◆ TASK INPUT ◆

▬▬▬▬▬▬

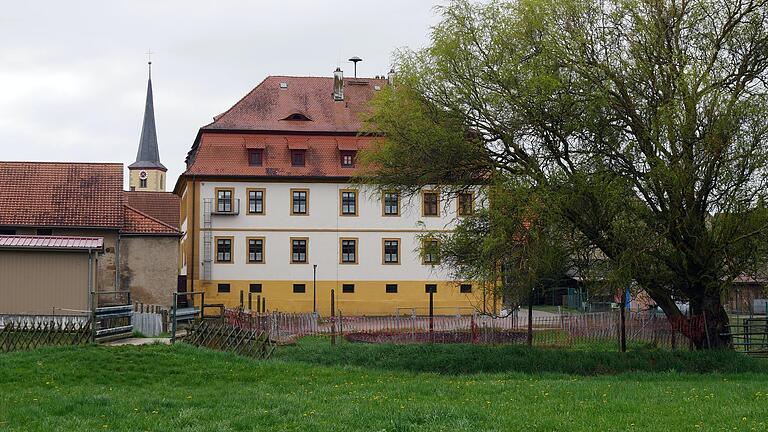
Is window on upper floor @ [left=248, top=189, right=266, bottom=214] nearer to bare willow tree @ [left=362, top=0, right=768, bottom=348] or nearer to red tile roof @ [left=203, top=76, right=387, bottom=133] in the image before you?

▬▬▬▬▬▬

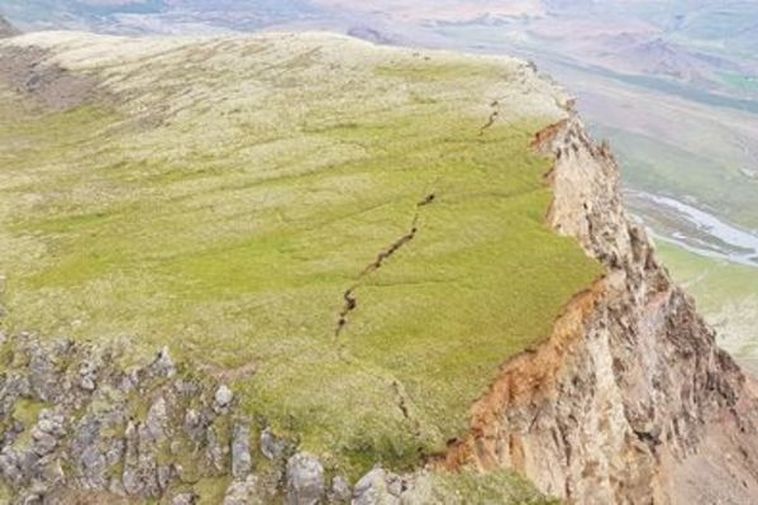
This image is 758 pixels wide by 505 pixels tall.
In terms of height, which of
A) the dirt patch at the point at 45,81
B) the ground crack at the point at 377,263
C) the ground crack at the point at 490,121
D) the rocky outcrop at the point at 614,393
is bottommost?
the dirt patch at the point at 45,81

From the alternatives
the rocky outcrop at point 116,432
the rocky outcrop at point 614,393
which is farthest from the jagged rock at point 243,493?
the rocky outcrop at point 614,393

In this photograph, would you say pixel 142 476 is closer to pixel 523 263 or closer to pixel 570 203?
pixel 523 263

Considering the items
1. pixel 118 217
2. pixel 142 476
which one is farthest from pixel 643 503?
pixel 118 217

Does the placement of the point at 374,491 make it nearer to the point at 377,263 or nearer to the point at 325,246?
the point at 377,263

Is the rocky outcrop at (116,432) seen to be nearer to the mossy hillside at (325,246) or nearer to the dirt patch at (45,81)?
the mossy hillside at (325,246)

▬▬▬▬▬▬

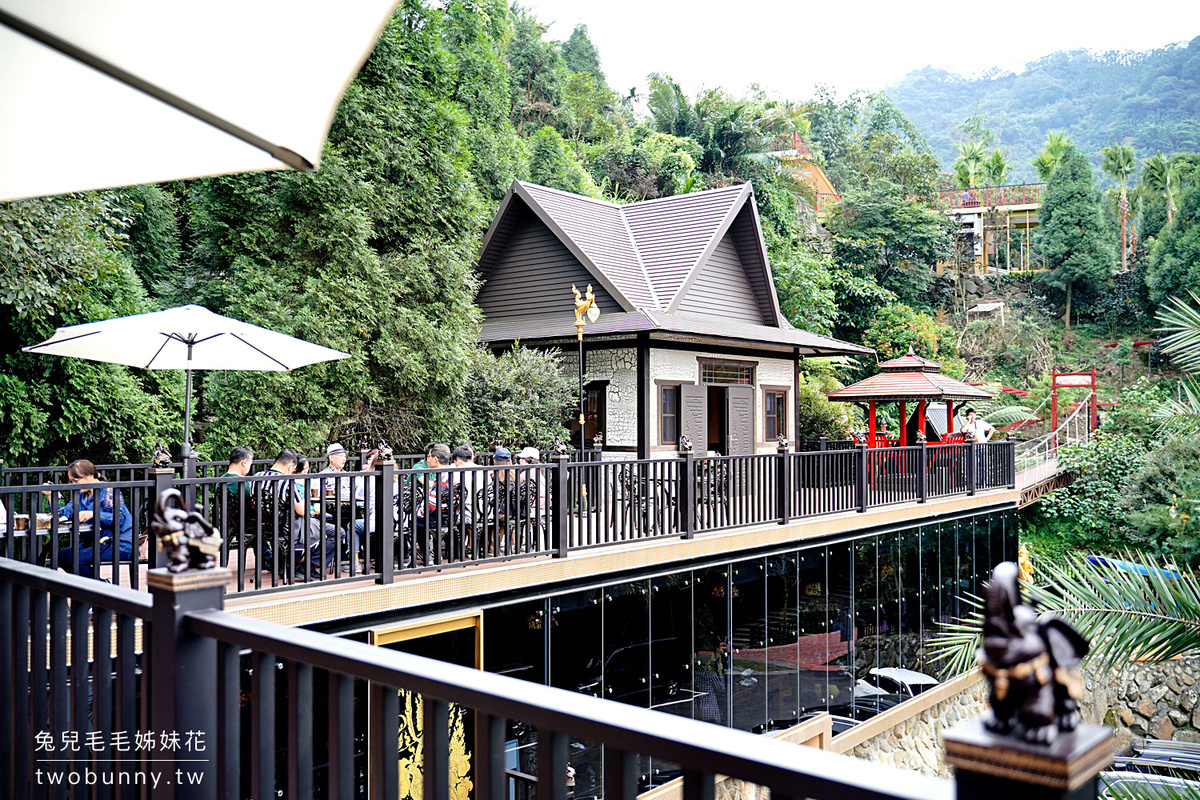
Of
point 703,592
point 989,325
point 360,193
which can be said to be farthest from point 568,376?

▬▬▬▬▬▬

◆ WHAT IS EXPECTED ◆
Which lines of the entries contain the word "image"? Gather every such line and copy each one in full.

◆ RESPONSE TO THIS EXERCISE ◆
Is window on upper floor @ [left=248, top=189, right=266, bottom=214] nearer to bare willow tree @ [left=362, top=0, right=768, bottom=348] or nearer to red tile roof @ [left=203, top=76, right=387, bottom=133] in the image before you?
This image is 758 pixels wide by 505 pixels tall.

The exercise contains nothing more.